The push for NACs is a joint venture between the New York Stock Exchange and Intrinsic Exchange Group (IEG) to list so-called “sustainable enterprises” under the auspices of fighting climate change and stopping biodiversity loss.

Importantly, the goal is to control how land and natural resources are managed, but not through the traditional regulatory or lawmaking processes. NACs attempt to control resources through the investment world.

On October 4th, the Securities and Exchange Commission (SEC) published a rule to authorize the listing of NACs as self-regulatory organizations on the NYSE. The agency rushed the rule and abruptly closed comments after 21 days on October 25th—a clear violation of the Administrative Procedure Act that requires, at minimum, a 30-day comment period minimum on proposed rulemaking. Recently, the agency admitted fault and extended the rule comment period until January 2nd, 2024.

The SEC lacks the authority to create these enterprises as they can’t oversee activities, including management and access, on private and public lands, respectively. Its mission is to protect investors and maintain efficient markets—not manage and conserve private or public lands.

If the rule is approved, the SEC is expected to enroll federal lands—including National Park, U.S. Forest Service (USFS), Bureau of Land Management (BLM), and U.S. Fish and Wildlife (USFWS) lands—that fall under IEG’s hybrid land use case. These so-called “conservation areas” would encompass millions of acres of land, including working or recreational lands, that would be off-limits to multiple uses and recreational activities. This is currently playing out in Montana and Wyoming.
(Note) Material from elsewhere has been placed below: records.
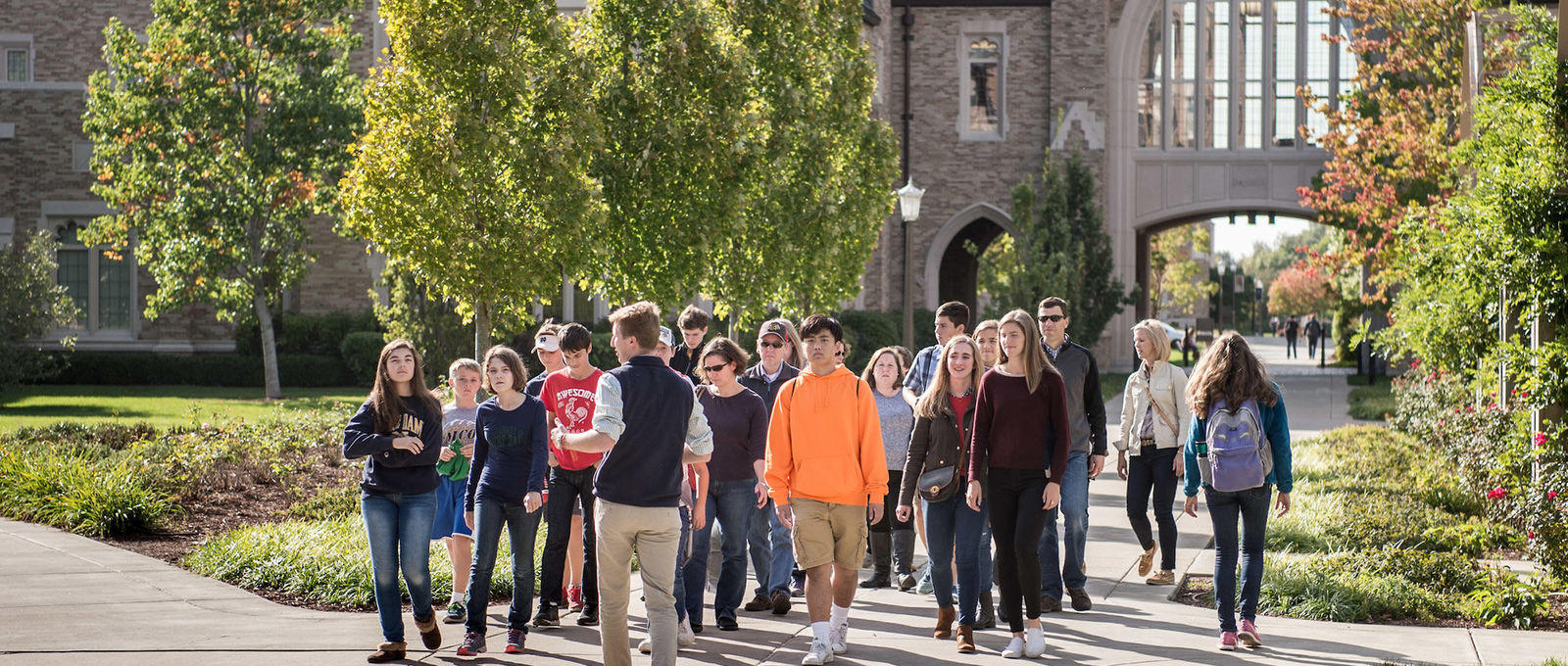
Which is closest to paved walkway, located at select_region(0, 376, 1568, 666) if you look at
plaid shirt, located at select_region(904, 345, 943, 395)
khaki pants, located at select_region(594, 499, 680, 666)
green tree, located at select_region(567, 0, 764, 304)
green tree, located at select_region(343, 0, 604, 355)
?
khaki pants, located at select_region(594, 499, 680, 666)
In Montana, the Fish and Wildlife Service has proposed the “Missouri Headwaters Conservation Area” that would consist of 5.8 million acres—3.7 million is public while 2.05 million is private—without consulting the state of Montana. Attorney General Austin Knudsen argues this is in violation of the Federal Advisory Committee Act (FACA).

Due to backlash, the agency extended its comment period deadline. Their neighbor, Wyoming, is facing a similar battle with 3.6 million acres of hybrid lands falling under BLM’s proposed Rock Springs Resource Management Plan B. This version, favored by BLM and the Biden administration, would designate half of the area—1.8 million acres—as “areas of critical environmental concern” (ACES) that would forbid energy development and lease sales, recreation involving motorized vehicles, grazing, and, instead, establish more wilderness areas.
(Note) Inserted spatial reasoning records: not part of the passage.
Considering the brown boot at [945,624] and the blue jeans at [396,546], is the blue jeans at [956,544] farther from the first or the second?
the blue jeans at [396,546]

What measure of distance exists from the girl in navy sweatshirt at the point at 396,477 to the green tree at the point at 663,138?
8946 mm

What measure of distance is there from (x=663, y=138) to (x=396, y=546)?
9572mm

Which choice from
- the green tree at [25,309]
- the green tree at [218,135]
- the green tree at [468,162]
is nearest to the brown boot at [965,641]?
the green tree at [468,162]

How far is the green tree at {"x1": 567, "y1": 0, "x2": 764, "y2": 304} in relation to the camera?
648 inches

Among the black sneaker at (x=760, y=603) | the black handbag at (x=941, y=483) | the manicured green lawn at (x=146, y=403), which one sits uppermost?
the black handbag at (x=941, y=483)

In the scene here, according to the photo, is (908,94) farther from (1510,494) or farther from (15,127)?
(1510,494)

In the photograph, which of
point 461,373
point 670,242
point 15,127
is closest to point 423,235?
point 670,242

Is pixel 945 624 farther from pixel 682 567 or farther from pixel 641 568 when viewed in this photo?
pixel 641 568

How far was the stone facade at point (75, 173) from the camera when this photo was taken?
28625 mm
For these entities to achieve profitability, the SEC rule argues that NACs could “monetize ecosystem services that have markets” by selling carbon credits in order to “conduct sustainable revenue-generation operations.”

Carbon credits, along with offsetting, have come under scrutiny of late. South Pole, the world’s largest carbon offset firm, sold millions in worthless environmental credits for its Kariba project in Africa so corporations like Gucci and Nestle could declare their products and services are “carbon neutral.” Another recent investigation into carbon offsets found 94% of applied offset credits were “phantom credits” that did little to reduce carbon emissions.

The SEC rule, if enacted, would also pose a threat to both property rights and national security—in exchange for dubious environmental benefit. Natural asset companies, the rule asserts, would be granted permission to license land rights for minerals, water, or air to “sovereign nations or private landowners.”

Those “sovereign nations” could include adversaries like China, Russia, North Korea, or Iran. The Chinese Communist Party is increasingly purchasing U.S. farmland for intelligence-gathering purposes. The “private landowners” in question would likely be financial asset managers BlackRock or Nuveen Natural Capital—not the traditional family farm owners that might come to mind. Institutional investors, Nuveen argues, invest third-party capital to help “implement appropriate ESG policies and procedures that inform the land acquisition due diligence process and the ongoing management of the farmland.”

Like ESG investing, natural asset companies are another tool by preservationist environmentalists to virtue signal on environmental stewardship and distort market behaviors.

The government shouldn’t be assigning a value to nature nor transferring ownership and access away from individuals to financial asset managers and foreign nations seeking to potentially undermine us. People closest to the land treasure it and care for it best. This can’t be improved by sacrificing local control for manipulative regulations or inventive investing schemes.